When it came to listening to people they thought they could trust, people were really naive and gullible. I’m ashamed of my political party because of that. The “doctors” were so believable that they appeared on nearly every Conservative video podcast, and they used that naivety to their advantage. McCullough and several of his anti-vax cronies eventually formed “The Wellness Company” in which they profited off of the deadly “mRNA vaccine” and “Spike Protein” lies they spread to the world for four years, but don’t even get me started about that. They were so trusted that they were advertising on nearly every platform and video podcast I listened to.

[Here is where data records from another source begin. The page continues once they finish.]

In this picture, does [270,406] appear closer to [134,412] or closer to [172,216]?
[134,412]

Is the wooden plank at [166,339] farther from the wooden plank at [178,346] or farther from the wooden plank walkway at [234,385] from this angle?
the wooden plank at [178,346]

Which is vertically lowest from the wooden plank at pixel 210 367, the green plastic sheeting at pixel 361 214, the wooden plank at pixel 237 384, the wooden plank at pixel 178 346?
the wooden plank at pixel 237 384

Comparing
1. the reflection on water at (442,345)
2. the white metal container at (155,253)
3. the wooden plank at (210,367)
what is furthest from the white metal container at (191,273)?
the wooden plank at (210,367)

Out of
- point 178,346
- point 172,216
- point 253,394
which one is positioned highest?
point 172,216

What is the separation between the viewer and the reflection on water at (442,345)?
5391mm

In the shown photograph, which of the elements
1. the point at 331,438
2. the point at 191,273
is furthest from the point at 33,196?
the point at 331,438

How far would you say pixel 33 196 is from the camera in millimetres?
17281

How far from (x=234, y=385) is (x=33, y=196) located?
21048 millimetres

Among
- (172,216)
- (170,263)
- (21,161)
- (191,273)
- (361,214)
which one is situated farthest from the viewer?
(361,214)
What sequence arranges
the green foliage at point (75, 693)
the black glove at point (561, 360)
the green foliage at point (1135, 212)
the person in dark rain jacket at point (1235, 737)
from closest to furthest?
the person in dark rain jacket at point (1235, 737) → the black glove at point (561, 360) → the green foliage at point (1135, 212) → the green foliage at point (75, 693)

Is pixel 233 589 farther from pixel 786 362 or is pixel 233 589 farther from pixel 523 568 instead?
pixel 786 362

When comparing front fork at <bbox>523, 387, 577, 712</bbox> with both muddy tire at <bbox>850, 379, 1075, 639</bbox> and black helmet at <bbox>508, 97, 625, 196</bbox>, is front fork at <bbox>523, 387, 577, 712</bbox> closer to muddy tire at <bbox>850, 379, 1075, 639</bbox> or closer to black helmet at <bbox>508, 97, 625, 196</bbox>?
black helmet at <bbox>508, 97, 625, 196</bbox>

I’ve called out, commented, and warned dozens of those who had those “doctors” on their shows or videos about their lies and misinformation many times- but no one listened to or believed me. I also often rebuked the “mRNA vaccine causes cancer” claims, with the TRUTH that many mRNA vaccines are in the pipeline to PREVENT and SUPPRESS many cancers. Again, no one listened to me or believed me.
It seems that those who believed the mRNA Covid vaccine lies, forgot that the former president created Operation Warp Speed – NOT the current administration who mandated the vaccine and wanted to take credit for the mRNA vaccine cancer curing qualities. The former president, who was responsible for Operation Warp Speed wanted to combat Covid, and believed ALL people should have the choice as to whether they get the vaccine, and not be mandated to do so.
Unfortunately, due to the lies about the thousands of mRNA Covid vaccine deaths, and the mandates, the president who tried to help all people of the country by fast tracking and removing the government red-tape with Operation Warp Speed for approval of the Covid vaccines, was eventually blamed by his own political party for the alleged thousands of mRNA Covid vaccine deaths and the mandates. It also seems that many on the other side of the political aisle believed that the president who formed Operation Warp Speed was far-right Anti-Vax. Both political parties were WRONG and MISINFORMED. My only question now, four years later is: Has any heads rolled yet for the damage the Anti-Vax Fear Mongering & Lies has caused?